王彬遞上了拜帖,那仆役雙手接過,轉身進去通報。不一會,那仆役出來引兩人進到府裏。

王彬是熟門熟路,華鋼雖然是第一次來尚書府,因為京師的官房都是按當初劉伯溫“前廳、中堂、後房”三進的布局建造,跟禦史們的太平門內私署相差無幾,所以也不覺得陌生。

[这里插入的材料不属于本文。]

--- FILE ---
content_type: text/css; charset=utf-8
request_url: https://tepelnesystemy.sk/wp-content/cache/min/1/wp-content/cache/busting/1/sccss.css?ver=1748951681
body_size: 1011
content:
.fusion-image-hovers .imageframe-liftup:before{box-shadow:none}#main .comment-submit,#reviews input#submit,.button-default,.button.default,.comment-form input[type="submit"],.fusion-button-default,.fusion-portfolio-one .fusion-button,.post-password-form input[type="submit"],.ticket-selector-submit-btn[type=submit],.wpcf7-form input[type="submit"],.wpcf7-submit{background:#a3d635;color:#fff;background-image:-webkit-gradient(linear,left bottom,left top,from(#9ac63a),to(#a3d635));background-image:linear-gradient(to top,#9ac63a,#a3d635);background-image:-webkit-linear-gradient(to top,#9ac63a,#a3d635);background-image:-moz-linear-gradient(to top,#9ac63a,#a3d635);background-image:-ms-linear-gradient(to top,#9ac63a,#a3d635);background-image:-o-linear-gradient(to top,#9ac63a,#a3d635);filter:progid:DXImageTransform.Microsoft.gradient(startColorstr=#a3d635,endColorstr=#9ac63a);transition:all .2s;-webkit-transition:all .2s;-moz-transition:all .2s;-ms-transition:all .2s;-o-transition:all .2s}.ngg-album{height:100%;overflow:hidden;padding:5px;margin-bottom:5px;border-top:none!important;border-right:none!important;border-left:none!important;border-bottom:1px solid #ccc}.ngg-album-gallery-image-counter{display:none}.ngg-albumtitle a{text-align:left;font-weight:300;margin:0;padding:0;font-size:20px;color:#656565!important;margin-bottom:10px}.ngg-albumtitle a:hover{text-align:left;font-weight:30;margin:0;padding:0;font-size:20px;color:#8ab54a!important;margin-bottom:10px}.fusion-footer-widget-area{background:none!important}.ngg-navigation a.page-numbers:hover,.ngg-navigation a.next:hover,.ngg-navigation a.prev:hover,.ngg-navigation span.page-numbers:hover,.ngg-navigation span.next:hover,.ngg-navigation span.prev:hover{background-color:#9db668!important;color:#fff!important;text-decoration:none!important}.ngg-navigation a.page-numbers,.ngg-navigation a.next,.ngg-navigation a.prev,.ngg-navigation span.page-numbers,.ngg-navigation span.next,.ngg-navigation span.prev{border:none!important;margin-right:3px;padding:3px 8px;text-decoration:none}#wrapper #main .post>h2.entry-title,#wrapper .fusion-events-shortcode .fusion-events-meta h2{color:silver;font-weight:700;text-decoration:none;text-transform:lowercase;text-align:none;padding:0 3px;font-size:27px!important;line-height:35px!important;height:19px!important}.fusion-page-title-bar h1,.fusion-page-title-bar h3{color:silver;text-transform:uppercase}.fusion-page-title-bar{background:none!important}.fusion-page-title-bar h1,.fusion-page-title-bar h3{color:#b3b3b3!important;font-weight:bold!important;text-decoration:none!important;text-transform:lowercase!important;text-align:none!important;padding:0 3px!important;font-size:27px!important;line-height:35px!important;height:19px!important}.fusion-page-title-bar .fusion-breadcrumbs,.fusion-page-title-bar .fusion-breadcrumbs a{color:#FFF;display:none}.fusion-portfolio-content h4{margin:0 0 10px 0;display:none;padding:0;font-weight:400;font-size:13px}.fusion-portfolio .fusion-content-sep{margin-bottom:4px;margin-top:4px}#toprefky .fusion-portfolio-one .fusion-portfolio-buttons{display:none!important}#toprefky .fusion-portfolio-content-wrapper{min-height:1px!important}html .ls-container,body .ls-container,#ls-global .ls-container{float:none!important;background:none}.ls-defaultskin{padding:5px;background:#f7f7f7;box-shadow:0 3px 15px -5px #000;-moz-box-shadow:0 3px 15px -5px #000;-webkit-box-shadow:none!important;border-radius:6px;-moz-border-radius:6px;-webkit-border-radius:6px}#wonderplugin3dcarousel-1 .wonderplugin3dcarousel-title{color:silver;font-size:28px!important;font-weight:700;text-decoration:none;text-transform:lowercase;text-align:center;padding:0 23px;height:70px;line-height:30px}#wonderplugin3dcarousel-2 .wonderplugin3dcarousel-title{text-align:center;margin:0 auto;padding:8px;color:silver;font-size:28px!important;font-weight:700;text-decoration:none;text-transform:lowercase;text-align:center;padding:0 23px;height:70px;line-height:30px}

仆役領著兩人穿過第一進的院子,到前廳落座,端上茶水便退了下去。

“文質,文質……”人未到聲先至,兵部尚書齊泰如一陣疾風快步進入前廳。

王彬和華鋼急忙從椅子上起來見禮。

“文質,身體恢複地如何?”齊泰過來就拉住王彬就問。

“沒事了,沒事了。”王彬故作輕鬆地拍了拍自己的肚皮,“一點事兒都沒有了。”

齊泰急忙攔住他道:“文質,文質,大病新愈,還是得悠著點。”

“這位是……”齊泰注意到了站在王彬身後的華鋼。

王彬轉身將華鋼拉了過來,對齊泰道:“這是錦衣衛的百戶華鋼。”

“華正的兒子。”王彬又補充道。

齊泰愣了一下,隨即上上下下地打量華鋼,嘴裏不停地念叨:“像,太像了……”

華鋼和王彬奇怪地對望了一眼。

“失態了,失態。”齊泰急忙解釋道:“華百戶,你實在跟令尊年輕時長得太像了。”

“我與令尊在兵部共事了很長時間。”齊泰對華鋼補充道。

華鋼點頭道:“這個我聽說了。”

“令尊的事……”齊泰低下頭,眼眶有些紅了。

華鋼鼻子一酸,也扭過頭去。

王彬見氣氛不對,皺了皺眉,開口道:“兩位,我知道失去親人和摯友的悲痛,但人死不能複生,我們現在應該做得就是想盡辦法查出真凶啊。”

華鋼用袖子在眼睛上按了按,轉過頭來道:“王禦史說得對,齊尚書,我們今天就是為了我父親的案子而來。”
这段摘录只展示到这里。